My big ol’ dog, described above, had no hands, but could throw a 100 lb dog maybe 10′ – 12′. ;)
Chevy already did this as a commercial, a decade or more ago:
Nice springish day, a couple, sitting on their porch, reading the paper, post brunch…
A car (a chevy) drives by. The guy glances up, watching it pass. Back to reading papers…
Another car, a high-end chevy sedan goes by, he watches it more obviously… Goes back to reading…
A Corvette drives by… He breaks into a run, chasing after it… Gets to the middle of the yard, gets yanked short as he reaches the end of the chain. “Yark!”.
She shakes her head, not even looking up from her paper, “He never learns…”

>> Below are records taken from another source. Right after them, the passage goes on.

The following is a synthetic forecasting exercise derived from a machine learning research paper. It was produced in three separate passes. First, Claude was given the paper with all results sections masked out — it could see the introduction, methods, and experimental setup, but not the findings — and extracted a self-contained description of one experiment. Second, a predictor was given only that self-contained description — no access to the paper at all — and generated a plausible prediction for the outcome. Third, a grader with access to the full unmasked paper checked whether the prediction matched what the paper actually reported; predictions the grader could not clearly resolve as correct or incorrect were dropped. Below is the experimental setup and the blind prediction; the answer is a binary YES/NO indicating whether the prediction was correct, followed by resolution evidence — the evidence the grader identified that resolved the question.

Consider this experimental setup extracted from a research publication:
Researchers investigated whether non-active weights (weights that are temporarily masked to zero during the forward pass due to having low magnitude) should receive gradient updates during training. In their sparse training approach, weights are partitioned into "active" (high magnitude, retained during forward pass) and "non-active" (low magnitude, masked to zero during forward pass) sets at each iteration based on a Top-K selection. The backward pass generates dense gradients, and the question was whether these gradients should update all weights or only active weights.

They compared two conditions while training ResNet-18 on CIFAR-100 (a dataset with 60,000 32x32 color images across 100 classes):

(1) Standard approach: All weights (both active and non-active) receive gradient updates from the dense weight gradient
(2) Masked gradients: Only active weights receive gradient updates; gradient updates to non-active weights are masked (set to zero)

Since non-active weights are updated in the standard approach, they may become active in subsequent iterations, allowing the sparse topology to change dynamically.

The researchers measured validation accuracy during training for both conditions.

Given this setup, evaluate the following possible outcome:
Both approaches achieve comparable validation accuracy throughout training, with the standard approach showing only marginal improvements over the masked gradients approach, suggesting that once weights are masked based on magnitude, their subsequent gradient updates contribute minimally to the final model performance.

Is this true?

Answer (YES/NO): NO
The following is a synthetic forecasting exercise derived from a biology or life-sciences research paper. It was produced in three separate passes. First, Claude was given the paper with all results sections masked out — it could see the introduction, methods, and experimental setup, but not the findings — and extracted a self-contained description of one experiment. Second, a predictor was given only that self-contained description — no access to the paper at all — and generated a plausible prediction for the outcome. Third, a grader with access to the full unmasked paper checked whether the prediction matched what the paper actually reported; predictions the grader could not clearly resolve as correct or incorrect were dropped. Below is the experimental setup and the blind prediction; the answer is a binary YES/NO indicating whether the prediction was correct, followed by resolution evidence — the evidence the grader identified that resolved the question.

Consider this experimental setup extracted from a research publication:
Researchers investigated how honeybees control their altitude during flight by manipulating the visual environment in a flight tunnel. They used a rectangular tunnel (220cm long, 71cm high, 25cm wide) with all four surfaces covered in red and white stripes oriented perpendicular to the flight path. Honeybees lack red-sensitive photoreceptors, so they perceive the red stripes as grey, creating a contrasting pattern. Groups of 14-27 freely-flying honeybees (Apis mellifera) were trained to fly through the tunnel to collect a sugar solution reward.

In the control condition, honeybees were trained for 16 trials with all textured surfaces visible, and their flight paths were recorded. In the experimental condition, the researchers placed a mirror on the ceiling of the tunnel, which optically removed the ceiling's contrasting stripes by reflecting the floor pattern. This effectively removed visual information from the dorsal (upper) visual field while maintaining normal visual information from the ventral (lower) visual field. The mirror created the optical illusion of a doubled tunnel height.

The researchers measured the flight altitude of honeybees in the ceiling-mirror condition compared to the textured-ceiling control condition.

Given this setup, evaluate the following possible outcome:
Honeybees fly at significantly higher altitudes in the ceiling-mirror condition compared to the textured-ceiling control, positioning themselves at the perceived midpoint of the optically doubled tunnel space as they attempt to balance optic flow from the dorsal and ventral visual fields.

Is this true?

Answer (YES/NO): NO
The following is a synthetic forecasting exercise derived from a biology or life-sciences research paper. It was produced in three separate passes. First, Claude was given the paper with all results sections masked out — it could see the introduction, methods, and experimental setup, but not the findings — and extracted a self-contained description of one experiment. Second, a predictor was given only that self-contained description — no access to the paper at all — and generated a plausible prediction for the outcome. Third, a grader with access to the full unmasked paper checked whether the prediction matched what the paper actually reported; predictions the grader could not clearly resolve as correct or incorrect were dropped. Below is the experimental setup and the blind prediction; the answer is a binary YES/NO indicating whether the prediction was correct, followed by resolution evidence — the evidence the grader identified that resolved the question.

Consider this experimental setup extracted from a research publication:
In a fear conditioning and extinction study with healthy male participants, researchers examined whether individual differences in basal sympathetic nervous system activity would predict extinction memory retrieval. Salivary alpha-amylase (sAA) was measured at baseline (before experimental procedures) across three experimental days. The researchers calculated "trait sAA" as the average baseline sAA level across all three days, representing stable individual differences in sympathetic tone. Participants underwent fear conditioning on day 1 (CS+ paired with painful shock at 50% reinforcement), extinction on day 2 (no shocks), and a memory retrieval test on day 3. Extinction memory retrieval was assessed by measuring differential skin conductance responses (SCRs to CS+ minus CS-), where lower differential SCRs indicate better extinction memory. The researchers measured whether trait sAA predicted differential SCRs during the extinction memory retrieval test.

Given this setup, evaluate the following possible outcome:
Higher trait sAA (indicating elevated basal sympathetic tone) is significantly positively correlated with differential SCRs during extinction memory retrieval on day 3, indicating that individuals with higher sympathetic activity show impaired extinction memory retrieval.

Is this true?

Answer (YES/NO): YES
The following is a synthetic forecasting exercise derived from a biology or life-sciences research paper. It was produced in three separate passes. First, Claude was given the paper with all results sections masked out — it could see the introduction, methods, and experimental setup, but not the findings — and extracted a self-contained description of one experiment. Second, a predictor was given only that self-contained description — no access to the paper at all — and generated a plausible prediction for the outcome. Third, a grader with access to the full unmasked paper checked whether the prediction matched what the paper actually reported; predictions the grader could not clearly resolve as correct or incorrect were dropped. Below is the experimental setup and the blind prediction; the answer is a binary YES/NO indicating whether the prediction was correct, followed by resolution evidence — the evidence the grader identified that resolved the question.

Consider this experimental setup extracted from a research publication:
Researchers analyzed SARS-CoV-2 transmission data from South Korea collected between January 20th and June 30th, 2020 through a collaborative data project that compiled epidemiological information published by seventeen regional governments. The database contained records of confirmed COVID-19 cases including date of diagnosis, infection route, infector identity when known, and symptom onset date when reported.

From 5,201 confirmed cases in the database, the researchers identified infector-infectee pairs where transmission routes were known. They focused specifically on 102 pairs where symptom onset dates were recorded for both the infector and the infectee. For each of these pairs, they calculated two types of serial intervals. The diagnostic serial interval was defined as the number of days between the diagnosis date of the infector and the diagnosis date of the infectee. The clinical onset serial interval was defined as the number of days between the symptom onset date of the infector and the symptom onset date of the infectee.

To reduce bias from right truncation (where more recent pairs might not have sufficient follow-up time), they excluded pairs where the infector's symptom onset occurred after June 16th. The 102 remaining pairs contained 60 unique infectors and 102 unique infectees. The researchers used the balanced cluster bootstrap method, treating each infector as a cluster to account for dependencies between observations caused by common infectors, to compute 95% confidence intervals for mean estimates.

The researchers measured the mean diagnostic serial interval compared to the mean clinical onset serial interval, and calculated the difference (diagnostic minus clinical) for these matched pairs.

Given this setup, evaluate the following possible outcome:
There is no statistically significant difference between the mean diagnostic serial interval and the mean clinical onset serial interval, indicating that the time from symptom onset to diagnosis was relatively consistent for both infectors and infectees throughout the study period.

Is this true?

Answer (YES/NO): NO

Yeah, imagine the caterwauling if you did the same commercial with a guy and a girl going through a mall encountering clothes, chocolates, and jewelry…
The number of female chauvinist pigs out there needing to get bitch-slapped is legion.
You can often identify them by asking them if feminine hygiene products should be free…
Her (shouting): YOU PROBABLY HAVEN’T HEARD A SINGLE THING I’VE SAID!!!
Him: Well, that’s a pretty strange way to start a conversation…
:-D
Kirk: it comes easy to some, poorly to others. It’s an advanced mode of thought, a meta level or thinking, not just thinking, but thinking about how and what you are thinking, along with the same in others. I am put in mind of Camus’ definition of “intellectual”: ‘Someone whose mind watches itself’. Intellectuals certainly fall into those capable of this, but a significant percentage of ‘intellectuals’ are also liberal idiots incapable of learning from experience (Side note: I argue this is a major defining quality of liberals: the inability to learn from experience. They may be high-IQ geniuses, but they don’t haveva lick of *wisdom*, things they learned from experience.)
So someone needs to be an intellectual AND not a liberal, for the most part, to fit into this classification.